His brother’s expression twisted, like Alex wasn’t sure how he was going to respond to the obvious implication that Mark had hooked up with the girls. He decided on a laugh.
“I take it they showed you a good time?”
They’d hardly left his bed all weekend. Good wasn’t quite the word for it. It had been a lot better than good.
“They were very accommodating.”
“They usually are,” Alex said with a grin.
Mark lined up his own shot, and sent his ball after Alex’s. They started down toward the green, the caddies following behind.
“Do they call before they show up at the house, most of the time?” Mark asked. “Or do they just surprise you?”
“A little of both,” Alex said. “They never called more than an hour ahead of time, even if they knew weeks out that they’d be in town. Sometimes they didn’t call at all. They were always disappointed when I wasn’t as shocked as they expected me to be.” He turned to grin at Mark. “You play Marco Polo?”
Mark’s eyebrows snapped upward. “Marco Polo?” he echoed.
Alex laughed. “I’m surprised they didn’t talk about it. Last time they came out we played Marco Polo.” He shook his head. “They’re both into all kinds of ridiculous little games. Half the time I just ignored their attempts to start them, but they were usually worth the little bit of silliness that went with them.”
His next hit sent the ball the rest of the way down the fairway and across the putting green, into the cup. Mark watched it go with a sigh, and then sent his own after it, grinning when he made the same score.
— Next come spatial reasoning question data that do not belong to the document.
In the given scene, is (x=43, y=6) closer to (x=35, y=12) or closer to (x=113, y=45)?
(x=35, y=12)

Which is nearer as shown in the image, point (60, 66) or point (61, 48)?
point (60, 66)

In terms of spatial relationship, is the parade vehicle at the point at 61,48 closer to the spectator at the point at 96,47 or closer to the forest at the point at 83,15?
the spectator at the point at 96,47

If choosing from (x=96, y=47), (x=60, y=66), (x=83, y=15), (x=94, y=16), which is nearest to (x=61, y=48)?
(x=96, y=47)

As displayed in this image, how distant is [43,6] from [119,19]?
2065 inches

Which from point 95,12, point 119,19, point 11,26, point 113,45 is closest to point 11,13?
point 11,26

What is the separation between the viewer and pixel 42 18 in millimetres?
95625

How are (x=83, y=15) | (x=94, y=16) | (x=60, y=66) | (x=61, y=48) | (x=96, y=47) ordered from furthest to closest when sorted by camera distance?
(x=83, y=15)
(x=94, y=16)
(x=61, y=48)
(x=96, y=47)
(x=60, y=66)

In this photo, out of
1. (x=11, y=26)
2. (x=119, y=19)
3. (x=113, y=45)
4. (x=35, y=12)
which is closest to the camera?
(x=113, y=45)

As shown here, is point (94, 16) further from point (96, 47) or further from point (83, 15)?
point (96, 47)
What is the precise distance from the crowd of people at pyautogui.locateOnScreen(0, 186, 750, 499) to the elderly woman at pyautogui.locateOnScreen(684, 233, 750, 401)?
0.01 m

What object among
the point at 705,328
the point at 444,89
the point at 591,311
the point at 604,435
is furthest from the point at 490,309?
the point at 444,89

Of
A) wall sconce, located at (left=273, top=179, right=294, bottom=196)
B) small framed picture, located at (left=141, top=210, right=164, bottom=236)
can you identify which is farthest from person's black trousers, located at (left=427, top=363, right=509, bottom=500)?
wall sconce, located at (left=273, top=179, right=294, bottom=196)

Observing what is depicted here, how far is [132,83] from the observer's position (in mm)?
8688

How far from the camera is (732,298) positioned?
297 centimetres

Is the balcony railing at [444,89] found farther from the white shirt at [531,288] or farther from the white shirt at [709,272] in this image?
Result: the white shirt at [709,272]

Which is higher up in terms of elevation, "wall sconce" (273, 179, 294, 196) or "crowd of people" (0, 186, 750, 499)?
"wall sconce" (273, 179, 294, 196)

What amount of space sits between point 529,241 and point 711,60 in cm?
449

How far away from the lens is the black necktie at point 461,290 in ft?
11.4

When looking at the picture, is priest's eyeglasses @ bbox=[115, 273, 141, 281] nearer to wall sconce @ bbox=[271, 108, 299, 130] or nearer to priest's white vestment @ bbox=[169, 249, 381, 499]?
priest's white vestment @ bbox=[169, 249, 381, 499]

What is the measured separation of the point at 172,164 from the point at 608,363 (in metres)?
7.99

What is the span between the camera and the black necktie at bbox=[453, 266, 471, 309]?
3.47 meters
“Worth it is right,” he said. “But they didn’t make me play Marco Polo.”
They’d played entirely an entirely different sort of game.
“Mr. Reid,” a voice said behind them, and Mark and Alex both turned to find a small group of men in golf attire gathering behind them.
“To which Mr. Reid are you referring?” Alex asked.
“The one running the tournament,” said the apparent leader of the group, a white-haired man with laugh- lines around his eyes. “You’ve really outdone yourself here, I think. Excellent job of putting it all together.”
Mark pulled on a charming smile. “I hope that means we can count on your support?”
“Oh, I think you’ll find me here again.” He winked. “And I gave the check I wrote to one of your people, so I’m sure you’ll find that later as well.”